It was first incorporated in 1988 in Schedule M of D&C Rules to enhance the quality of pharma products manufactured in India. However, due to the directive of National Human Rights Commission, the Schedule M was revised in the tune of GMP for pharma products prescribed by WHO for the member countries vide WHO TRS 823 and gazette notification was made by MoHFW
(Department of Health) on December 11, 2001.
WHO upgraded TRS 823 version to 902/ 908/ 961/ 986 with a number of supplementary guidance documents during the last decade. ‘Orange Guide’ — the GMP norms followed by MHRA have been revised eight times since its first introduction in 1971. PIC/S guidelines on GMP are revised every year. Following are the major gaps between Schedule M of D&C Rules and WHO GMP Norms.
- A Pharmaceutical Quality System (PQS) [which specify that the top management should bear the responsibility to ensure that the products manufactured are complied with the requirements of the manufacturing license and do not jeopardise the health of the patient due to inadequate safety, quality or efficacy of the product] is not mentioned in Schedule M and requires to be incorporated in the tune of WHO TRS 986, Annex-02.
- Quality Risk Management (QRM) [which is a systematic process for identification, assessment and control of risks to the quality of pharmaceutical products across the product lifecycle] is not mentioned in Schedule M and requires to be incorporated in the tune of WHO TRS 986, Annex-02.
- Product Quality Review (PQR) [which is an effective quality improvement tool to enhance the consistency of the process and the overall quality of the product] is not mentioned in Schedule M and requires to be incorporated in the tune of WHO TRS 986, Annex-02.
- A definition of Good Manufacturing Practice (GMP) and its contents should be defined clearly in the tune WHO TRS 986, Annex-02.
- Details of duty and responsibility of key personnel like head of production, head of quality control and head of quality assurance should specifically be stated in Schedule M as described in WHO TRS 986, Annex-02.

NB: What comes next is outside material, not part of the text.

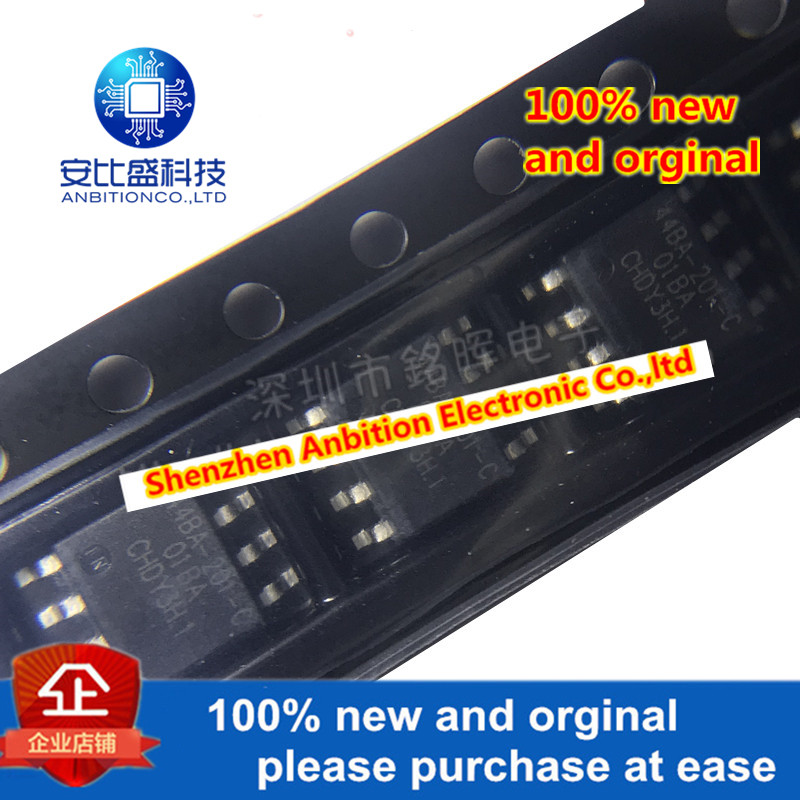 10pcs 100% New And Orginal 44BA-201-C SOP8 LN2544 LN2544SR-G In Stock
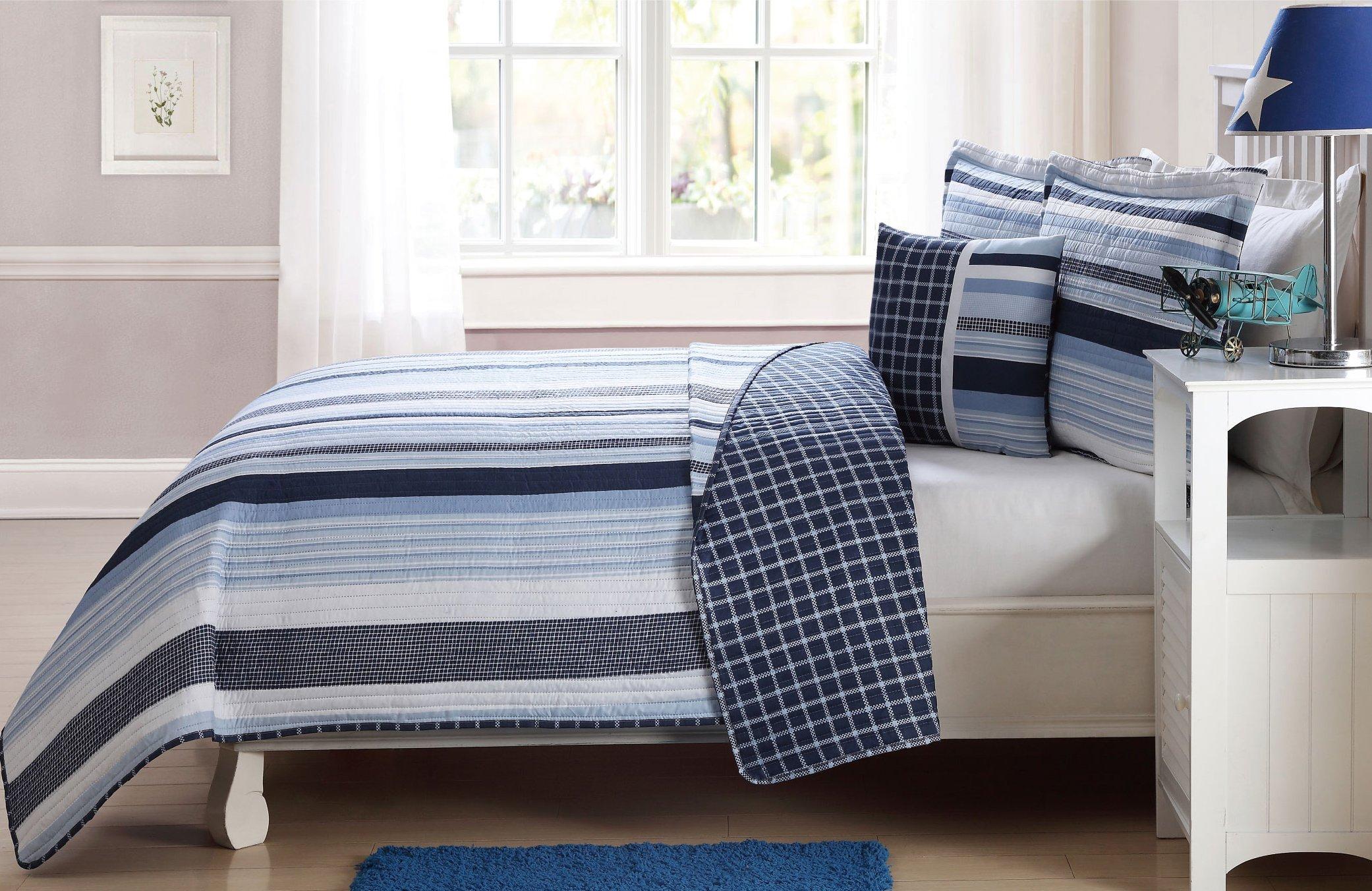 Fancy Linen 4 Pc Full Size Bedspread Coverlet Reversible Elegant Stripes Blue White New # Elegant Stripe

- Details of training to be imparted to all employees engaged in manufacturing and quality control activities at the time of induction as well as ongoing including maintenance of records should specifically be stated in Schedule M as described in WHO TRS 986, Annex-02.
Installation, qualification and maintenance criteria of equipment require to be stated more elaborately in Schedule M as described in WHO TRS 986, Annex-02.
Manufacturing operation and control
- More emphasis for prevention of contamination and cross-contamination is required and accordingly these criteria should be prescribed more elaborately in Schedule M as described in WHO TRS 986, Annex-02.
- Necessary safe guard requirement for environment as well as personnel protection is required to be incorporated more elaborately in Schedule M as described in WHO TRS 986, Annex-02.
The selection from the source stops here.